Best get your guesses in before one of the heroes or inmates figures it out.
Ironhide, Azure Char and Thunderchief have all been introduced. is Dolt part of a team with Jolt, Volt and Bolt? Comic relief?
He just thought he was supposed to be there because of his name. And probably before they shut off the power dampers, he thought he had similar powers, maybe? Yeaaah… he’s just a dolt.
I gotta ask. Sear-E. Is that a reference to the blue fired Siri from Supervillainous? If so, I must say, I’m well pleased.
It wasn’t meant to be, but I LOVED Supervillainous. I had forgotten about Siri in that strip. I will however award Ladon 3 points for spotting the unintentional Easter Egg!
Also, anyone reading these comments should drop everything and go read through the series Supervillanous! https://supervillainous.spiderforest.com/?comic=comic-1-work-and-family
I too loved Supervillainous. Props for the unintentional Easter Egg anyway!
Hm. I’m going to guess on a tangent. Superior Man gets more powerful by being called more powerful, and his weakness is being called less powerful. So he metas his own power – calling himself Superior Man, becoming better than everyone else, and improving on himself.
The he calls himself Alpha Male, because Kickman has a Rochembeau alphabet advantage. He figures it’s still a win, but there are hidden factors. Alphas don’t take challengers well.

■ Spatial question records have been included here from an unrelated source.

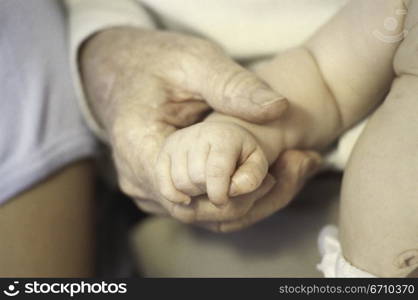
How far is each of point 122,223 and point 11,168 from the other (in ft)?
0.82

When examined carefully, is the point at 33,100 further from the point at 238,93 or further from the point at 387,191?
the point at 387,191

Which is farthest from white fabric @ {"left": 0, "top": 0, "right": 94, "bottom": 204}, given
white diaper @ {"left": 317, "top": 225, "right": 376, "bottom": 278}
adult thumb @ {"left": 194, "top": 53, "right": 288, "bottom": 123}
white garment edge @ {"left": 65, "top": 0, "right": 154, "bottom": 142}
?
white diaper @ {"left": 317, "top": 225, "right": 376, "bottom": 278}

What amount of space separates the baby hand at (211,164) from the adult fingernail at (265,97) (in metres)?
0.03

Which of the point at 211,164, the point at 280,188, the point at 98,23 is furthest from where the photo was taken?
the point at 98,23

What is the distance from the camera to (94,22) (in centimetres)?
59

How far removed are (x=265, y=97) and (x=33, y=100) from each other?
0.25 metres

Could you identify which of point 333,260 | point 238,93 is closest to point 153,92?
point 238,93

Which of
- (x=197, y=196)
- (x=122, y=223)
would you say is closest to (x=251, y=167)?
(x=197, y=196)

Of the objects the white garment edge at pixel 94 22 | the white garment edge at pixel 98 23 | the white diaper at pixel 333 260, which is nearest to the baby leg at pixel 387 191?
the white diaper at pixel 333 260

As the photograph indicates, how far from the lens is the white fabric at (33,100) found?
0.52 meters

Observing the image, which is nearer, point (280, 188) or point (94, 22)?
point (280, 188)

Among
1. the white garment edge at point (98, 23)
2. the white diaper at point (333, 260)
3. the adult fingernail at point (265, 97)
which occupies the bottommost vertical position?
the white diaper at point (333, 260)

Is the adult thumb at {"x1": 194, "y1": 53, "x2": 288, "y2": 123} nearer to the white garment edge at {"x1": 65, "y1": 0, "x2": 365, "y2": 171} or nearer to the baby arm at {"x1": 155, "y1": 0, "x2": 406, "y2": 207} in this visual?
the baby arm at {"x1": 155, "y1": 0, "x2": 406, "y2": 207}

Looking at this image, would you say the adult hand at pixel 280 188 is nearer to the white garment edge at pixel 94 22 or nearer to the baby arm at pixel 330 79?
the baby arm at pixel 330 79
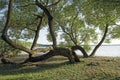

I don’t actually think Sidekick Matt, in comic, knows this. He just wants Superior to be slowed down by Heroic Banter. What if he slows down because the insults, just for a moment, weaken his Superior Branding?
I find myself wondering what would happen if he were called Superior Man the Embarrassingly Powerless. …
Generic Kung-Fu Superhero Sidekick thinks Tsunami can survive being atomised? Are those individual atoms still part of her? The implications! If the atoms are under her control, can she turn into steam and remain in control? Condensing water vapor can implode a steel barrel. I wonder what this could mean as a power.
I think I’m overthinking this.
Well, it remains to be seen if she survived. Assuming that most of the water left behind is still in Superior Man’s lungs, at least it won’t take her long to reform.
That’s pretty cold-blooded of GKFSS to use Tsunami like that, even if he’s ‘reasonably sure’ she’ll survive…
Well, they did mix her with cement once and she survived that…
Well, yeah. She did survive that. But she didn’t have her very substance converted gas, either. This seems a bit more methodical than that, though.
I’m not criticizing him for it. It’s good to see a hero who is *pragmatic* when the situation calls for it.
I’m sorry, I know we’re supposed to be talking about Tsunami and other such plot points. But I am not sure why the fat man in red ( Who I’m assuming is Buoy) is a part of this. Was he helping bluestreak carry Kickman or something.
Yeah, that’s Buoy. His job previously was making Kickman float so Bluestreak could move him around the battlefield. At this point in the Endgame, he’s in charge of the fire brigade and also contingency plan 36… One of the heroes has to be in charge of each group since it would tax PsiHawker’s ability to mentally link every bad guy in the prison.
Also has Buoy ever showed up before this chapter?
Nope. Never.
I got the idea for his name from one of the final lines from the movie “Throw Mama From The Train.” Billy Crystal describes Danny DeVito at the beach as “a buoy with hair.” Classic.